The data subject must be given all the necessary information to enable him or her to decide whether to give consent. It should be assumed that the data subject can understand the content and scope of the declaration on the basis of the information. Therefore, the information should be provided in as clear, transparent, understandable and orderly a manner as possible. The font should be easy to read, the content should be coherent and the text passages should build on each other.

Performing a task that is in the public interest

The GDPR provides a legal basis for the processing of personal data in Art. 6 (1) (e) if this is necessary to perform a task in the public interest. According to Art. 6 (3) GDPR, the legal basis is determined by the "law of the Member States to which the controller is subject", i.e. federal and state laws.

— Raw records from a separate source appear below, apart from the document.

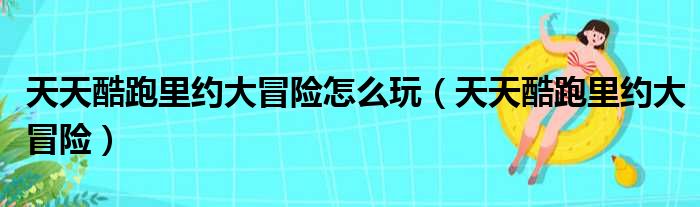 天天酷跑里约大冒险怎么玩（天天酷跑里约大冒险）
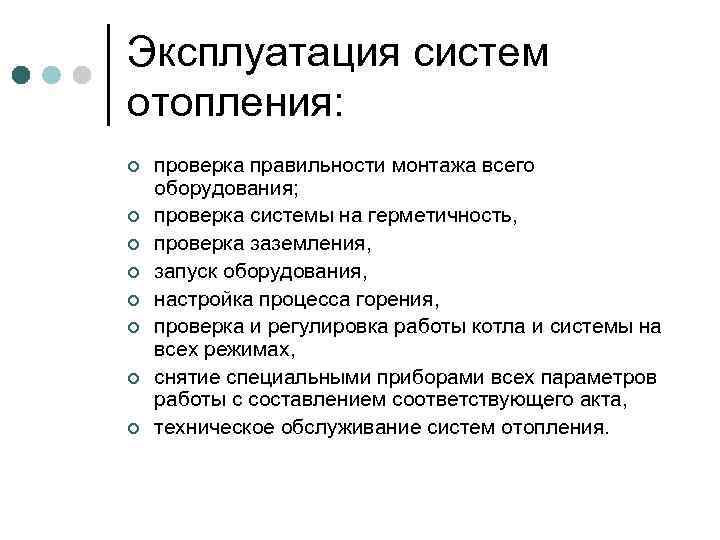 Эксплуатация систем отопления:

- проверка правильности монтажа всего оборудования;
- проверка системы на герметичность,
- проверка заземления,
- запуск оборудования,
- настройка процесса горения,
- проверка и регулировка работы котла и системы на всех режимах,
- снятие специальными приборами всех параметров работы с составлением соответствующего акта,
- техническое обслуживание систем отопления.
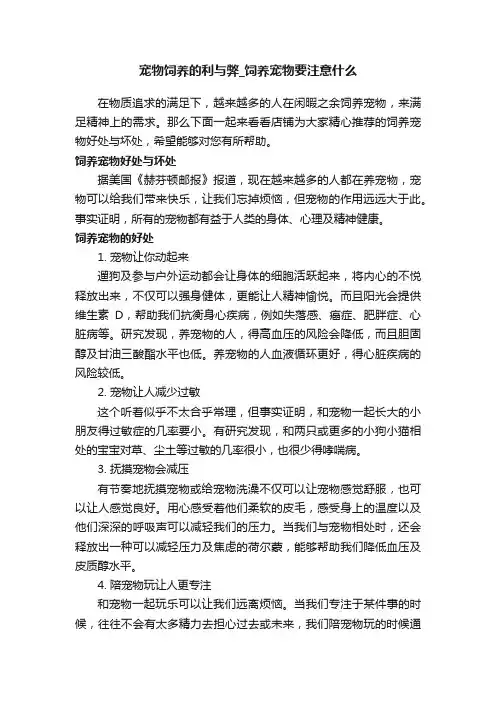 宠物饲养的利与弊_饲养宠物要注意什么

在物质追求的满足下，越来越多的人在闲暇之余饲养宠物，来满足精神上的需求。那么下面一起来看看店铺为大家精心推荐的饲养宠物好处与坏处，希望能够对您有所帮助。

饲养宠物好处与坏处

据美国《赫芬顿邮报》报道，现在越来越多的人都在养宠物，宠物可以给我们带来快乐，让我们忘掉烦恼，但宠物的作用远远大于此。事实证明，所有的宠物都有益于人类的身体、心理及精神健康。

饲养宠物的好处

1. 宠物让你动起来

遛狗及参与户外运动都会让身体的细胞活跃起来，将内心的不悦释放出来，不仅可以强身健体，更能让人精神愉悦。而且阳光会提供维生素 D，帮助我们抗衡身心疾病，例如失落感、癌症、肥胖症、心脏病等。研究发现，养宠物的人，得高血压的风险会降低，而且胆固醇及甘油三酸酯水平也低。养宠物的人血液循环更好，得心脏疾病的风险较低。

2. 宠物让人减少过敏

这个听着似乎不太合乎常理，但事实证明，和宠物一起长大的小朋友得过敏症的几率要小。有研究发现，和两只或更多的小狗小猫相处的宝宝对草、尘土等过敏的几率很小，也很少得哮喘病。

3. 抚摸宠物会减压

有节奏地抚摸宠物或给宠物洗澡不仅可以让宠物感觉舒服，也可以让人感觉良好。用心感受着他们柔软的皮毛，感受身上的温度以及他们深深的呼吸声可以减轻我们的压力。当我们与宠物相处时，还会释放出一种可以减轻压力及焦虑的荷尔蒙，能够帮助我们降低血压及皮质醇水平。

4. 陪宠物玩让人更专注

和宠物一起玩乐可以让我们远离烦恼。当我们专注于某件事的时候，往往不会有太多精力去担心过去或未来，我们陪宠物玩的时候通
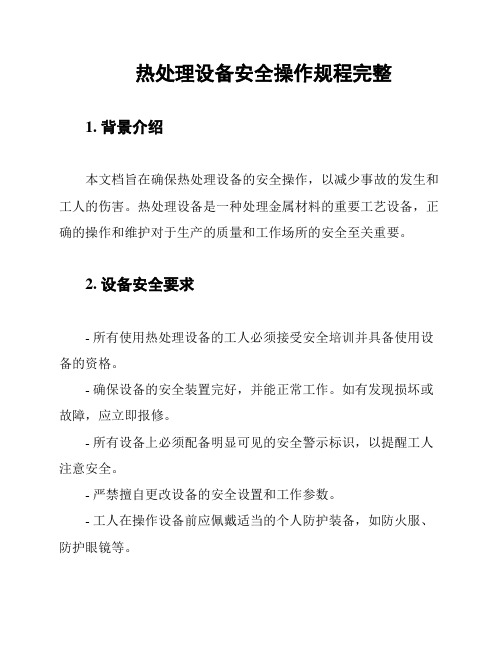 热处理设备安全操作规程完整

1. 背景介绍

本文档旨在确保热处理设备的安全操作，以减少事故的发生和工人的伤害。热处理设备是一种处理金属材料的重要工艺设备，正确的操作和维护对于生产的质量和工作场所的安全至关重要。

2. 设备安全要求

- 所有使用热处理设备的工人必须接受安全培训并具备使用设备的资格。

- 确保设备的安全装置完好，并能正常工作。如有发现损坏或故障，应立即报修。

- 所有设备上必须配备明显可见的安全警示标识，以提醒工人注意安全。

- 严禁擅自更改设备的安全设置和工作参数。

- 工人在操作设备前应佩戴适当的个人防护装备，如防火服、防护眼镜等。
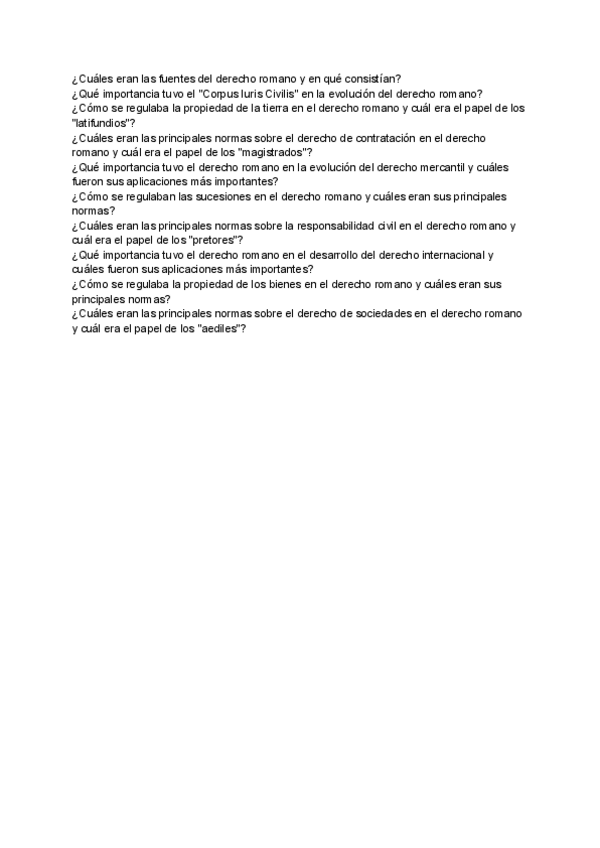 ¿Cuáles eran las fuentes del derecho romano y en qué consistían?
¿Qué importancia tuvo el "Corpus Iuris Civilis" en la evolución del derecho romano?
¿Cómo se regulaba la propiedad de la tierra en el derecho romano y cuál era el papel de los "latifundios"?
¿Cuáles eran las principales normas sobre el derecho de contratación en el derecho romano y cuál era el papel de los "magistrados"?
¿Qué importancia tuvo el derecho romano en la evolución del derecho mercantil y cuáles fueron sus aplicaciones más importantes?
¿Cómo se regulaban las sucesiones en el derecho romano y cuáles eran sus principales normas?
¿Cuáles eran las principales normas sobre la responsabilidad civil en el derecho romano y cuál era el papel de los "pretores"?
¿Qué importancia tuvo el derecho romano en el desarrollo del derecho internacional y cuáles fueron sus aplicaciones más importantes?
¿Cómo se regulaba la propiedad de los bienes en el derecho romano y cuáles eran sus principales normas?
¿Cuáles eran las principales normas sobre el derecho de sociedades en el derecho romano y cuál era el papel de los "aediles"?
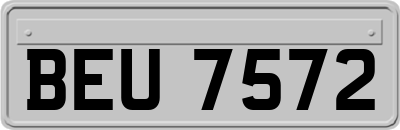 BEU 7572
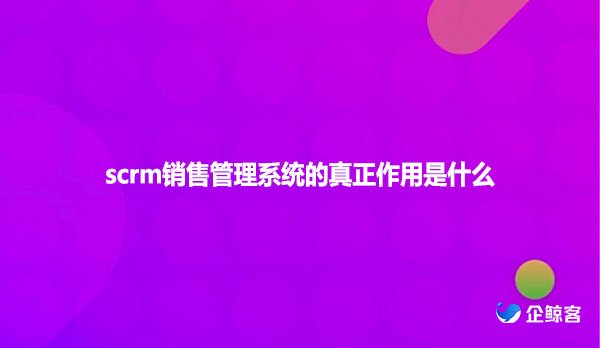 scrm销售管理系统的真正作用是什么

企鲸客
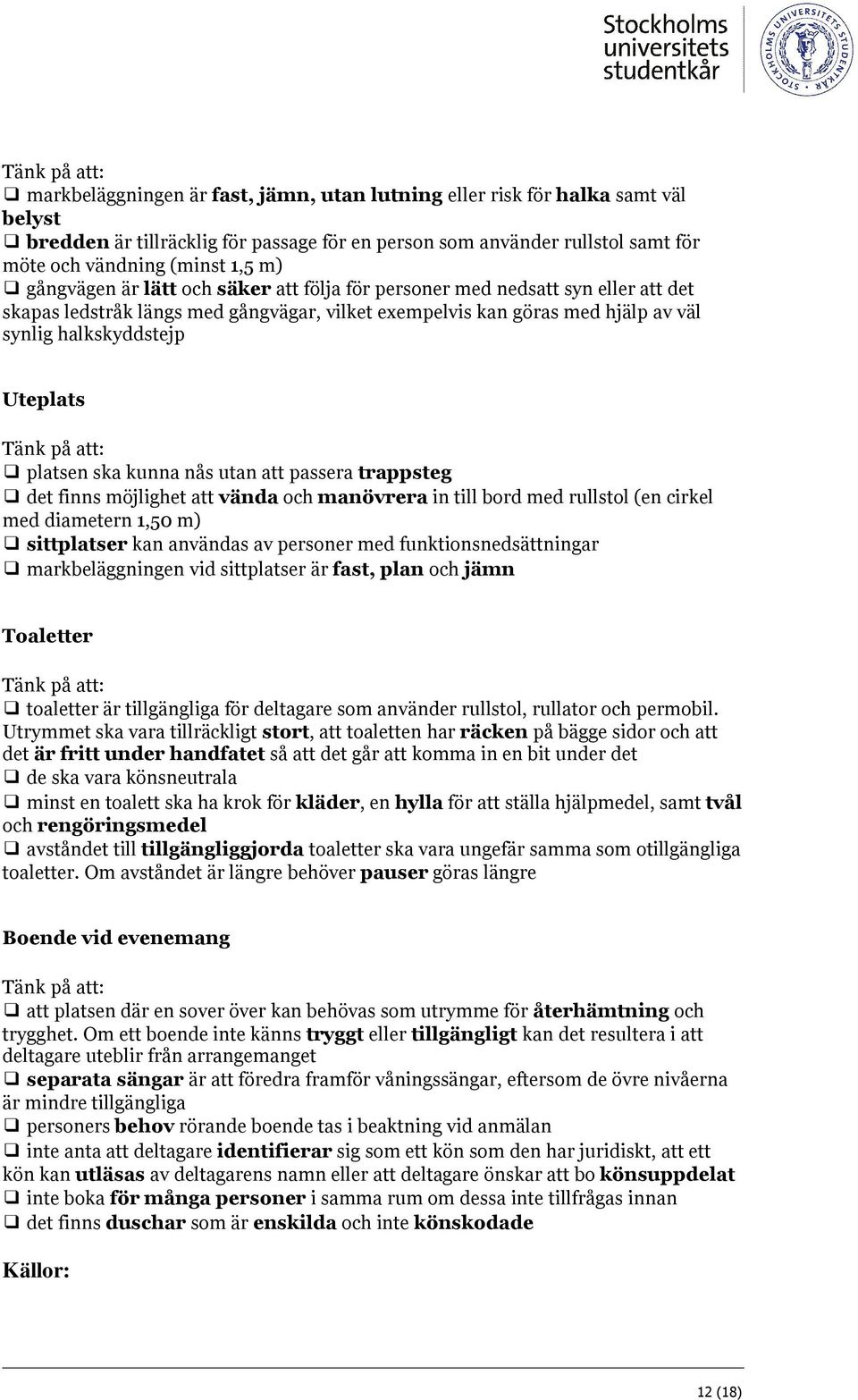 Stockholms universitets studentkår

STOCKHOLMS UNIVERSITETS STUDENTKÅR

Tänk på att:
❑ markbeläggningen är fast, jämn, utan lutning eller risk för halka samt väl belyst
❑ bredden är tillräcklig för passage för en person som använder rullstol samt för möte och vändning (minst 1,5 m)
❑ gångvägen är lätt och säker att följa för personer med nedsatt syn eller att det skapas ledstråk längs med gångvägar, vilket exempelvis kan göras med hjälp av väl synlig halkskyddstejp

Uteplats

Tänk på att:
❑ platsen ska kunna nås utan att passera trappsteg
❑ det finns möjlighet att vända och manövrera in till bord med rullstol (en cirkel med diametern 1,50 m)
❑ sittplatser kan användas av personer med funktionsnedsättningar
❑ markbeläggningen vid sittplatser är fast, plan och jämn

Toaletter

Tänk på att:
❑ toaletter är tillgängliga för deltagare som använder rullstol, rullator och permobil. Utrymmet ska vara tillräckligt stort, att toaletten har räcken på bägge sidor och att det är fritt under handfatet så att det går att komma in en bit under det
❑ de ska vara könsneutrala
❑ minst en toalett ska ha krok för kläder, en hylla för att ställa hjälpmedel, samt tvål och rengöringsmedel
❑ avståndet till tillgängliggjorda toaletter ska vara ungefär samma som otillgängliga toaletter. Om avståndet är längre behöver pauser göras längre

Boende vid evenemang

Tänk på att:
❑ att platsen där en sover över kan behövas som utrymme för återhämtning och trygghet. Om ett boende inte känns tryggt eller tillgängligt kan det resultera i att deltagare uteblir från arrangemanget
❑ separata sängar är att föredra framför våningssängar, eftersom de övre nivåerna är mindre tillgängliga
❑ personers behov rörande boende tas i beaktning vid anmälan
❑ inte anta att deltagare identifierar sig som ett kön som den har juridiskt, att ett kön kan utläsas av deltagarens namn eller att deltagare önskar att bo könsuppdelat
❑ inte boka för många personer i samma rum om dessa inte tillfrågas innan
❑ det finns duschar som är enskilda och inte könskodade

Källor:

12 (18)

The Lower Saxony Data Protection Act (LSDPA) supplements Art. 6 para. 1 lit. e in § 3 LSDPA. According to this, the processing of personal data is permissible insofar as it is necessary for the fulfilment of a task that lies within the competence of the person responsible.

Which tasks of public interest are now within the competence of the members and staff of the University of Oldenburg for fulfilment is stated in particular in the Lower Saxony Higher Education Act (NHG).

Therefore, if processing is to be based on the legal basis of Art. 6(1)(e) GDPR, Section 3 LSDPA and the respective special provision from the NHG or another law must also be cited in the data protection or consent declaration. This is the only way to provide the data subject with sufficient and specific information.

Thus, Section 13 LSDPA, which is applicable via Art. 6 para. 1 lit. e / Art. 9 para. 2 lit. j GDPR i.V.m. § Section 3 LSDPA, provides for data processing for a specific scientific or historical research project. If special categories of personal data are collected, the path must go via Art. 9 DSGVO. The chain of norms would then be either:

  • Art. 6 para. 1 lit. e GDPR in conjunction with. §§ 3 p. 1 no. 1, 13 LSDPA or
  • Art. 9 para. 2 lit. j GDPR in conjunction with. §§ 3 p. 1 no. 1, 13 LSDPA

A legal basis for processing personal data is also required if the data is pseudonymised. Only in the case of anonymised data (can also be achieved, for example, through sufficient aggregation ) do the strict provisions of the GDPR no longer apply.